▶ THE TASK
Output every one of the following items verbatim, reproducing each line without any change.

▶ DATA FOR PROCESSING
:::::
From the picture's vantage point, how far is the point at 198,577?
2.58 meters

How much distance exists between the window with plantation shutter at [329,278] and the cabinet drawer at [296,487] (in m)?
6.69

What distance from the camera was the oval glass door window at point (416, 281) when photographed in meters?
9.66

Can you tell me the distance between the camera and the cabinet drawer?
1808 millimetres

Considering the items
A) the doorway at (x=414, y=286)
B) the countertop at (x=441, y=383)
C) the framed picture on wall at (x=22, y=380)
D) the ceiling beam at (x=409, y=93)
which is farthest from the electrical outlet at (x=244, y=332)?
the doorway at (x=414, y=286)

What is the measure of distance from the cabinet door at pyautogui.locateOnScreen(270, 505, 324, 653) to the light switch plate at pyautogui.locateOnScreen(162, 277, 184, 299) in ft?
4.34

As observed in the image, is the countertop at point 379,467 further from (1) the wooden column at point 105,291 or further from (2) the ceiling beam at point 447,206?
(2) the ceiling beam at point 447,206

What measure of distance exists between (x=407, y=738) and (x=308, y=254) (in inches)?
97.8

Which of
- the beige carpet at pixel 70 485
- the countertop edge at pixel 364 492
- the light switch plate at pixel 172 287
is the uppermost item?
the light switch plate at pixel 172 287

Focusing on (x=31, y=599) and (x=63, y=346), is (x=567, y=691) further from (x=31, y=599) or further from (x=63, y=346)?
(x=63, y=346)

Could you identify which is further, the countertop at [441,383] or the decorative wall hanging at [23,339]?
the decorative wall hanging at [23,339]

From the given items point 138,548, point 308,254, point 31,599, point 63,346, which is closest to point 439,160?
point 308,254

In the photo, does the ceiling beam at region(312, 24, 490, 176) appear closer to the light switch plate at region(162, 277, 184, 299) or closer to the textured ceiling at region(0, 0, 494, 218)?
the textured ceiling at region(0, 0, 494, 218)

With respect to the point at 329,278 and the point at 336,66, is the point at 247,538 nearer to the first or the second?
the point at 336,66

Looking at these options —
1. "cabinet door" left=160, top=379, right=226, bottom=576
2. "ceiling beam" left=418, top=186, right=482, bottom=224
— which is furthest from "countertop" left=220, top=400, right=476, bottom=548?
:::::
▶ CORRECT ANSWER
From the picture's vantage point, how far is the point at 198,577?
2.58 meters

How much distance exists between the window with plantation shutter at [329,278] and the cabinet drawer at [296,487] (in m)?
6.69

What distance from the camera was the oval glass door window at point (416, 281) when photographed in meters?
9.66

Can you tell me the distance between the camera and the cabinet drawer?
1808 millimetres

Considering the items
A) the doorway at (x=414, y=286)
B) the countertop at (x=441, y=383)
C) the framed picture on wall at (x=22, y=380)
D) the ceiling beam at (x=409, y=93)
which is farthest from the electrical outlet at (x=244, y=332)?
the doorway at (x=414, y=286)

What is the measure of distance from the cabinet door at pyautogui.locateOnScreen(270, 505, 324, 653) to the light switch plate at pyautogui.locateOnScreen(162, 277, 184, 299) in ft?
4.34

As observed in the image, is the countertop at point 379,467 further from (1) the wooden column at point 105,291 or further from (2) the ceiling beam at point 447,206?
(2) the ceiling beam at point 447,206

What measure of distance exists between (x=407, y=738) and (x=308, y=254) (in inches)?
97.8

Which of
- the beige carpet at pixel 70 485
- the countertop edge at pixel 364 492
- the light switch plate at pixel 172 287
is the uppermost item?
the light switch plate at pixel 172 287

Focusing on (x=31, y=599) and (x=63, y=346), is (x=567, y=691) further from (x=31, y=599) or further from (x=63, y=346)?
(x=63, y=346)

Could you identify which is further, the countertop at [441,383] or the decorative wall hanging at [23,339]?
the decorative wall hanging at [23,339]

From the given items point 138,548, point 308,254, point 31,599, point 63,346, which is closest to point 439,160?
point 308,254

In the photo, does the ceiling beam at region(312, 24, 490, 176) appear closer to the light switch plate at region(162, 277, 184, 299) or closer to the textured ceiling at region(0, 0, 494, 218)?
the textured ceiling at region(0, 0, 494, 218)

With respect to the point at 329,278 and the point at 336,66, is the point at 247,538 nearer to the first or the second?
the point at 336,66

Looking at these options —
1. "cabinet door" left=160, top=379, right=226, bottom=576
2. "ceiling beam" left=418, top=186, right=482, bottom=224
— which is furthest from "countertop" left=220, top=400, right=476, bottom=548?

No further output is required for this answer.